Very very interesting! How would you say does this development fit in with models such as TruT? Until now we have all passed comments such as "with such and such a dose, and a low SHBH, your free T must be sky high".

 

[Cataceous]

Very very interesting! How would you say does this development fit in with models such as TruT? ...

I'd say these ideas are complementary to free testosterone calculations such as Vermeulen and Tru-T. The calculations describe the relationship between SHBG, albumin, total testosterone and free testosterone. We're just changing things around by asking that total testosterone now be an output rather than an input.

... Until now we have all passed comments such as "with such and such a dose, and a low SHBH, your free T must be sky high".

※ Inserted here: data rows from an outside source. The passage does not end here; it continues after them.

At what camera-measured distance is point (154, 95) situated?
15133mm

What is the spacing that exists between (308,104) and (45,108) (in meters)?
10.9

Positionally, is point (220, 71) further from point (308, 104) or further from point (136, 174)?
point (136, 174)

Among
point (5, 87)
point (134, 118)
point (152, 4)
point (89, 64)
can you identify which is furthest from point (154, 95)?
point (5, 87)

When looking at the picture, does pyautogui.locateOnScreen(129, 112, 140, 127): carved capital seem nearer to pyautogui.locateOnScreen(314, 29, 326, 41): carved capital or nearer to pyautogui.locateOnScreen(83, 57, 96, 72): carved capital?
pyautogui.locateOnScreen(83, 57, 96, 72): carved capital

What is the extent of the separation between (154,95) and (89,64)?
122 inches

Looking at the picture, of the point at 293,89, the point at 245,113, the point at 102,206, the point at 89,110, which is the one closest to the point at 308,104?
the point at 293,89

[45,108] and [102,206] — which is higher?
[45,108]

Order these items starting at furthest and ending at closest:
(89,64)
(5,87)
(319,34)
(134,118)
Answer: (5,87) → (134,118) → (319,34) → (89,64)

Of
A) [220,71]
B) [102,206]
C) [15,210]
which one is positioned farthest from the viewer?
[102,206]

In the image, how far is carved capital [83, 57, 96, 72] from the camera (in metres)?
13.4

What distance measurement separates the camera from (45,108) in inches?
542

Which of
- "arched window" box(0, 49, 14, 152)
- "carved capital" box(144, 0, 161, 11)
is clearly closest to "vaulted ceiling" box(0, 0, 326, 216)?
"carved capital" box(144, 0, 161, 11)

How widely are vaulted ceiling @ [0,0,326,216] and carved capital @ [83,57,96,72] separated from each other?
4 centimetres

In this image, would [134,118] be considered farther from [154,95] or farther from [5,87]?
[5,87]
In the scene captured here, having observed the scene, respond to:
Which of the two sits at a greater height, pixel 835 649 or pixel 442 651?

Perhaps the comment should instead be "with such and such a dose, and a low SHBH, your total T must be relatively low". More commonly it would be "with high total T, and a low SHBH, your free T must be sky high". That is, low SHBG and normal free T implies lowish total T.

 

[equel]

Im late to the party. So what does this mean in practise? How should one go about to be optimized having low shbg?

 

[GreenMachineX]

Im late to the party. So what does this mean in practise? How should one go about to be optimized having low shbg?

Bump for this. I'm a low SHBG guy as well and having a very hard time getting dialed in. Total T is 550 and free T is very top of range, and e2 is 18. Having crippling anxiety, palpitations, insomnia...

Although I am dropping my fish oil dose because apparently that lowers SHBG.